Some items
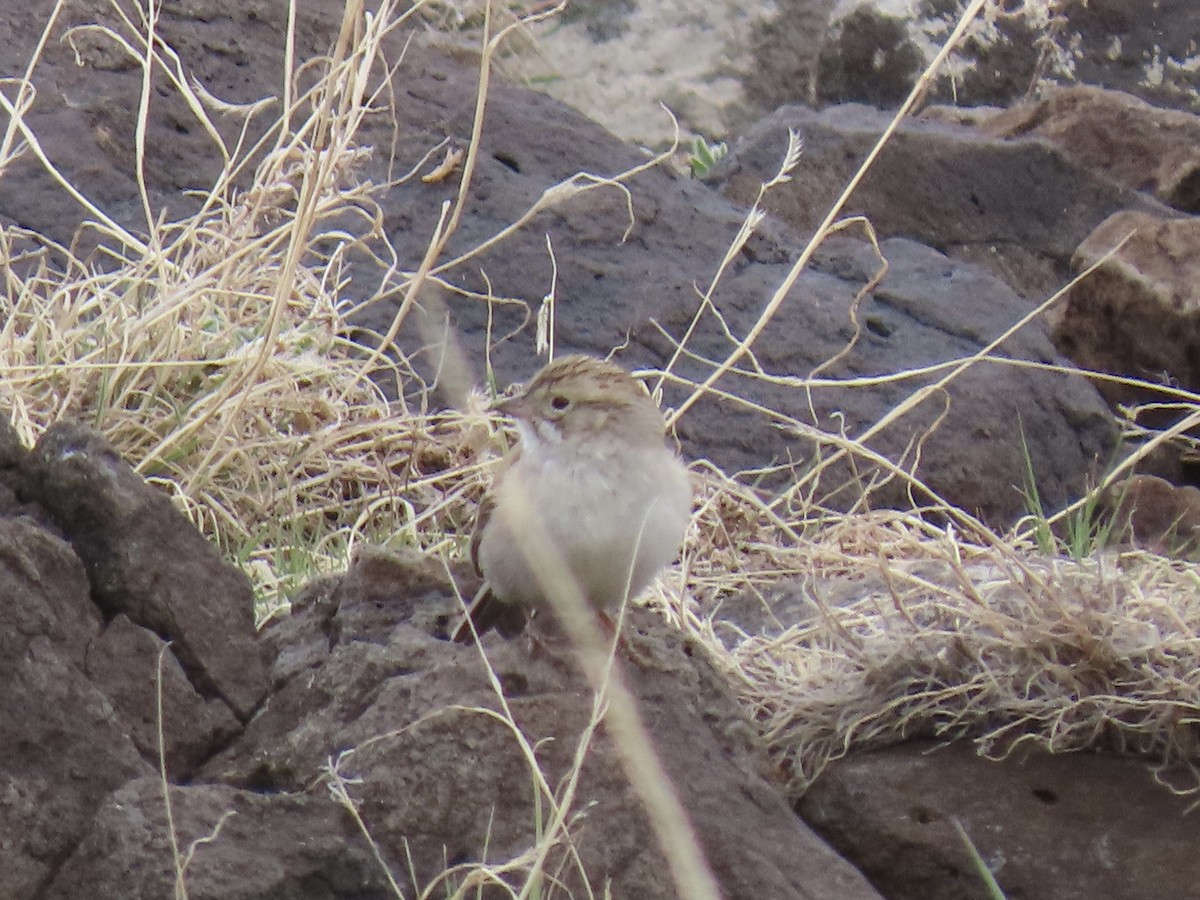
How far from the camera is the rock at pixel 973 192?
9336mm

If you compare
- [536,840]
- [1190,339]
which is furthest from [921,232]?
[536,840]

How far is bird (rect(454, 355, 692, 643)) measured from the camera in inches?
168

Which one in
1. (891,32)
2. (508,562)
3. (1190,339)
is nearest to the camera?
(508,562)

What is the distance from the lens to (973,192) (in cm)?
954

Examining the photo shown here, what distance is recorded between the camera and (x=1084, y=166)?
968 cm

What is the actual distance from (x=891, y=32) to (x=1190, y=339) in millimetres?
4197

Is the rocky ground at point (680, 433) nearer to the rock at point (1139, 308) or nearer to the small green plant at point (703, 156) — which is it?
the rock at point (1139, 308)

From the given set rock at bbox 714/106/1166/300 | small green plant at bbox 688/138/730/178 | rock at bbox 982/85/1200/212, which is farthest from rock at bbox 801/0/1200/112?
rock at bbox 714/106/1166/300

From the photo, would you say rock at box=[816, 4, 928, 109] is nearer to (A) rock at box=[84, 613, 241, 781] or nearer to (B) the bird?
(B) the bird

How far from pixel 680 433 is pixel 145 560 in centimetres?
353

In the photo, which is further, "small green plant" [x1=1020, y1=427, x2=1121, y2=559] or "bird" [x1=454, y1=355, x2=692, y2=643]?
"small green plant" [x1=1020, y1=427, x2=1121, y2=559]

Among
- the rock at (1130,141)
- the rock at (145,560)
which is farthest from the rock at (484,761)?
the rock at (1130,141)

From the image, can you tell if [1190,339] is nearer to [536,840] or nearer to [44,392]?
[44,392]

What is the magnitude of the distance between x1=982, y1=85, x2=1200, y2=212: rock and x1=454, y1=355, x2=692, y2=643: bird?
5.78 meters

§ **Task instructions**
Can you retype every one of the items above word for word, leaving out the pictures?

§ **Correct response**
How far from the camera is the rock at pixel 973 192?
9336mm

If you compare
- [536,840]
- [1190,339]
which is furthest from [921,232]?
[536,840]

How far is bird (rect(454, 355, 692, 643)) measured from the camera in inches?
168

Which one in
1. (891,32)
2. (508,562)
3. (1190,339)
is nearest to the camera?
(508,562)

What is the distance from the lens to (973,192) (in cm)?
954

Examining the photo shown here, what distance is recorded between the camera and (x=1084, y=166)?
968 cm

What is the actual distance from (x=891, y=32) to (x=1190, y=339) in millimetres?
4197

Is the rocky ground at point (680, 433) nearer to the rock at point (1139, 308) or nearer to the small green plant at point (703, 156) — which is it?
the rock at point (1139, 308)

From the given set rock at bbox 714/106/1166/300 | small green plant at bbox 688/138/730/178 | rock at bbox 982/85/1200/212, which is farthest from rock at bbox 801/0/1200/112?
rock at bbox 714/106/1166/300

From the photo, would you say rock at box=[816, 4, 928, 109] is nearer to (A) rock at box=[84, 613, 241, 781] or nearer to (B) the bird?
(B) the bird

How far from pixel 680 433 is pixel 145 560 in centimetres?
353

In the photo, which is further, "small green plant" [x1=1020, y1=427, x2=1121, y2=559] or "bird" [x1=454, y1=355, x2=692, y2=643]?
"small green plant" [x1=1020, y1=427, x2=1121, y2=559]

Among
- the rock at (1130,141)
- the rock at (145,560)
which is farthest from the rock at (484,761)?
the rock at (1130,141)

From the image, can you tell if [1190,339] is nearer to [536,840] or nearer to [44,392]?
[44,392]

What is the magnitude of the distance between x1=982, y1=85, x2=1200, y2=212: rock and x1=454, y1=355, x2=692, y2=643: bird?
5.78 meters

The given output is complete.